TASK PROMPT ▸ Without changing anything, output the records below.

(Stored data)
=====
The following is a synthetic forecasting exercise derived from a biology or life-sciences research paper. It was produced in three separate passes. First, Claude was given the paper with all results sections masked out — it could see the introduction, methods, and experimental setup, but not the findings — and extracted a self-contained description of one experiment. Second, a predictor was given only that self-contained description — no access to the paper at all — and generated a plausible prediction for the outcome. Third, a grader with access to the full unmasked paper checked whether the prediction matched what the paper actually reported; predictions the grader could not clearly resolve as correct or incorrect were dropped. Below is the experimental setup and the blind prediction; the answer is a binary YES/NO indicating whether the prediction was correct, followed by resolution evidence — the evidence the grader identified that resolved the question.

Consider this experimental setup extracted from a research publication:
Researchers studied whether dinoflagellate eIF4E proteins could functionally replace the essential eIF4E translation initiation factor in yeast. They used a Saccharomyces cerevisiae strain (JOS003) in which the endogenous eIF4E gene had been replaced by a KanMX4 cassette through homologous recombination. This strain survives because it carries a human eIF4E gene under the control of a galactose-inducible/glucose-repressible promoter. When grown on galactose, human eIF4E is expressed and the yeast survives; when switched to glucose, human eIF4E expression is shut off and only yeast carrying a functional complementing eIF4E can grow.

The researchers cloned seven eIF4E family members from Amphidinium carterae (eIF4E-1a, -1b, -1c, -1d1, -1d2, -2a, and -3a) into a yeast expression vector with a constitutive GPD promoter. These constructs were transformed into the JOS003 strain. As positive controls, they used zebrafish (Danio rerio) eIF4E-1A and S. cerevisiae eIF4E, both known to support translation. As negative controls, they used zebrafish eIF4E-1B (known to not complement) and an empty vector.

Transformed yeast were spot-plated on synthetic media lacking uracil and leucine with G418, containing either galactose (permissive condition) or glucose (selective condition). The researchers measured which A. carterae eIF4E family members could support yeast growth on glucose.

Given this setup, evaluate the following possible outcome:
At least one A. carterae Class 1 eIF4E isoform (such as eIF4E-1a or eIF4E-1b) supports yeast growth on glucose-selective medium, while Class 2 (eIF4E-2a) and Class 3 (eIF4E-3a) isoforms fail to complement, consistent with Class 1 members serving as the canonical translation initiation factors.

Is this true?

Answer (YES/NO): YES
=====
RESPONSE ▸
The following is a synthetic forecasting exercise derived from a biology or life-sciences research paper. It was produced in three separate passes. First, Claude was given the paper with all results sections masked out — it could see the introduction, methods, and experimental setup, but not the findings — and extracted a self-contained description of one experiment. Second, a predictor was given only that self-contained description — no access to the paper at all — and generated a plausible prediction for the outcome. Third, a grader with access to the full unmasked paper checked whether the prediction matched what the paper actually reported; predictions the grader could not clearly resolve as correct or incorrect were dropped. Below is the experimental setup and the blind prediction; the answer is a binary YES/NO indicating whether the prediction was correct, followed by resolution evidence — the evidence the grader identified that resolved the question.

Consider this experimental setup extracted from a research publication:
Researchers studied whether dinoflagellate eIF4E proteins could functionally replace the essential eIF4E translation initiation factor in yeast. They used a Saccharomyces cerevisiae strain (JOS003) in which the endogenous eIF4E gene had been replaced by a KanMX4 cassette through homologous recombination. This strain survives because it carries a human eIF4E gene under the control of a galactose-inducible/glucose-repressible promoter. When grown on galactose, human eIF4E is expressed and the yeast survives; when switched to glucose, human eIF4E expression is shut off and only yeast carrying a functional complementing eIF4E can grow.

The researchers cloned seven eIF4E family members from Amphidinium carterae (eIF4E-1a, -1b, -1c, -1d1, -1d2, -2a, and -3a) into a yeast expression vector with a constitutive GPD promoter. These constructs were transformed into the JOS003 strain. As positive controls, they used zebrafish (Danio rerio) eIF4E-1A and S. cerevisiae eIF4E, both known to support translation. As negative controls, they used zebrafish eIF4E-1B (known to not complement) and an empty vector.

Transformed yeast were spot-plated on synthetic media lacking uracil and leucine with G418, containing either galactose (permissive condition) or glucose (selective condition). The researchers measured which A. carterae eIF4E family members could support yeast growth on glucose.

Given this setup, evaluate the following possible outcome:
At least one A. carterae Class 1 eIF4E isoform (such as eIF4E-1a or eIF4E-1b) supports yeast growth on glucose-selective medium, while Class 2 (eIF4E-2a) and Class 3 (eIF4E-3a) isoforms fail to complement, consistent with Class 1 members serving as the canonical translation initiation factors.

Is this true?

Answer (YES/NO): YES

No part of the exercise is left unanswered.